Genetic Diseases: Quick Reference
Basis for Genetic Disease
Mutations are permanent, heritable changes in the DNA sequence of nucleotides (cytosine, thymine, adenine, or guanine), which are the building blocks of DNA. These alterations can disrupt the normal function of genes, leading to the development of genetic diseases by affecting protein production or function.
Types of Mutations
Mutations are broadly classified into two categories. Single-gene (or Mendelian) mutations affect a single gene and include:
- Base-pair substitutions: A single nucleotide is replaced by another. These can be transitions (purine to purine or pyrimidine to pyrimidine) or transversions (purine to pyrimidine or vice versa). Depending on the location, these can cause missense (change in amino acid), nonsense (premature stop codon), or silent (no change in amino acid) mutations.
- Frameshift mutations: Involve the insertion or deletion of one or more nucleotides (not in multiples of three) within a gene sequence. This alters the reading frame of the mRNA during protein synthesis, often leading to a completely different protein product from the point of the mutation onward, or a premature stop codon.

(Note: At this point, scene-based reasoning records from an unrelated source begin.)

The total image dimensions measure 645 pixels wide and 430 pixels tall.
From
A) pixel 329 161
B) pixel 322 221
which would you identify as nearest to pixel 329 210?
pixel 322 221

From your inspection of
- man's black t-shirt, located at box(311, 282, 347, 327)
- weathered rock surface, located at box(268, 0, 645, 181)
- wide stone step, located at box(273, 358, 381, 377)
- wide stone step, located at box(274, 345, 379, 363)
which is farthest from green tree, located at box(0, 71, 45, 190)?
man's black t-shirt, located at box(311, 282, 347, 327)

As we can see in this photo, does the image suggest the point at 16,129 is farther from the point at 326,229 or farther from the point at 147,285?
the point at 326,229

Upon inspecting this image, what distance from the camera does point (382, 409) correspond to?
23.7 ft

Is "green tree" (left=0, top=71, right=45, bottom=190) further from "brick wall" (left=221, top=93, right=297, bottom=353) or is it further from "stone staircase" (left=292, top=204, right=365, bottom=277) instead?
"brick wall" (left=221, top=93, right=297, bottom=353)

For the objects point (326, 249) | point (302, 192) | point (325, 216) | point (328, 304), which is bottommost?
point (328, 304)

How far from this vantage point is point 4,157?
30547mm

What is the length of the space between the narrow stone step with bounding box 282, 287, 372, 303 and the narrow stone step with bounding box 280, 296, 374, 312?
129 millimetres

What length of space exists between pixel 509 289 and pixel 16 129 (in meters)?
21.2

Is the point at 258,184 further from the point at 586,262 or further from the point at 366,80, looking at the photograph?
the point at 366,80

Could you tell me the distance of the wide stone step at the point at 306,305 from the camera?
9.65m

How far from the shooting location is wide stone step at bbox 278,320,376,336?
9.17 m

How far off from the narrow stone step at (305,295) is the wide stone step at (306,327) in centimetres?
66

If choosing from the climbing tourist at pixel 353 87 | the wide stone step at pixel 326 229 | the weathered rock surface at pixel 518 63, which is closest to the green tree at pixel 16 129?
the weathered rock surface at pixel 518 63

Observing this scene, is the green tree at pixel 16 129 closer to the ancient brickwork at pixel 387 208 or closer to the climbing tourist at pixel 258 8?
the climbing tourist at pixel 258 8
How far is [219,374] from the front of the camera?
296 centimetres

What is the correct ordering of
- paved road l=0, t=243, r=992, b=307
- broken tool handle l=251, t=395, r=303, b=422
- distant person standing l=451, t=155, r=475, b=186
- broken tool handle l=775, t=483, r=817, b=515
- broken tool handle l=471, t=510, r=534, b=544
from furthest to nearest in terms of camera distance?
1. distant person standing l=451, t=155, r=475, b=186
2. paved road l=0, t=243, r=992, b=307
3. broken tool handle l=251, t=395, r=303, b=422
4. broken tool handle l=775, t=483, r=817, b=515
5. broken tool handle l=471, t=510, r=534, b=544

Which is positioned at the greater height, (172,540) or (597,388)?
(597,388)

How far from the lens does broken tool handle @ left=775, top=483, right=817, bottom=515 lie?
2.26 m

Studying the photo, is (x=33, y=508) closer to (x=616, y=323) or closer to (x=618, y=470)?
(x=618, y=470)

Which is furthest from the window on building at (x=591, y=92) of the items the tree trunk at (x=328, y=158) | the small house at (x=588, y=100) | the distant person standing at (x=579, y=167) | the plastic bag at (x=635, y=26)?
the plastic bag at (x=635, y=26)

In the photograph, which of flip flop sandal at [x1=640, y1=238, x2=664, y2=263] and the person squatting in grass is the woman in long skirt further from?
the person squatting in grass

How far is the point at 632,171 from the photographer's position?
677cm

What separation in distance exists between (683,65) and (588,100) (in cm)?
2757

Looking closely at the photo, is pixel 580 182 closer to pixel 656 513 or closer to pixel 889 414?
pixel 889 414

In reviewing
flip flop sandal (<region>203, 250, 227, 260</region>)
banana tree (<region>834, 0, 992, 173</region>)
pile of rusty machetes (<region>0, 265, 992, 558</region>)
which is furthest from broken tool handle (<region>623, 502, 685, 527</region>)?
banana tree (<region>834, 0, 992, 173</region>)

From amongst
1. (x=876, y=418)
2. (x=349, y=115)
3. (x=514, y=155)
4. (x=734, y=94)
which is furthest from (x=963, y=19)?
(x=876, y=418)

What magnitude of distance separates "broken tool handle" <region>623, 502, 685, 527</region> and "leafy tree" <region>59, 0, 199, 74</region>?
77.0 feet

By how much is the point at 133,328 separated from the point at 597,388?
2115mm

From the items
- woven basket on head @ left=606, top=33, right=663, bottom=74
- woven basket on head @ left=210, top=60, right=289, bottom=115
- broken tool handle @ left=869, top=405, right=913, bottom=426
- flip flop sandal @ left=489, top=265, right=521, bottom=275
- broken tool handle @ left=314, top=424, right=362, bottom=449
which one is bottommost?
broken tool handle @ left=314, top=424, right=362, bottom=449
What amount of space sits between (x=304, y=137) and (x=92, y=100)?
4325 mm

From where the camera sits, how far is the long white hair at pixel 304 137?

Chromosomal mutations involve larger-scale alterations, affecting the structure or number of entire chromosomes.
Gene Sequences
A gene is a segment of DNA that codes for a specific protein or functional RNA. Alleles are different versions or variants of the same gene, arising from slight differences in their DNA sequence. For example, a gene for eye color might have an allele for blue eyes and an allele for brown eyes. The locus (plural: loci) refers to the precise physical location or address on a chromosome where a specific gene or its allele is situated.
Homozygote and Heterozygote
In diploid organisms, somatic cells contain pairs of homologous chromosomes, one inherited from each parent. An individual is considered a homozygote for a particular gene if they possess two identical alleles (e.g., AA or aa) at the same locus on both homologous chromosomes. Conversely, an individual is a heterozygote if they possess two different alleles (e.g., Aa) at the same locus.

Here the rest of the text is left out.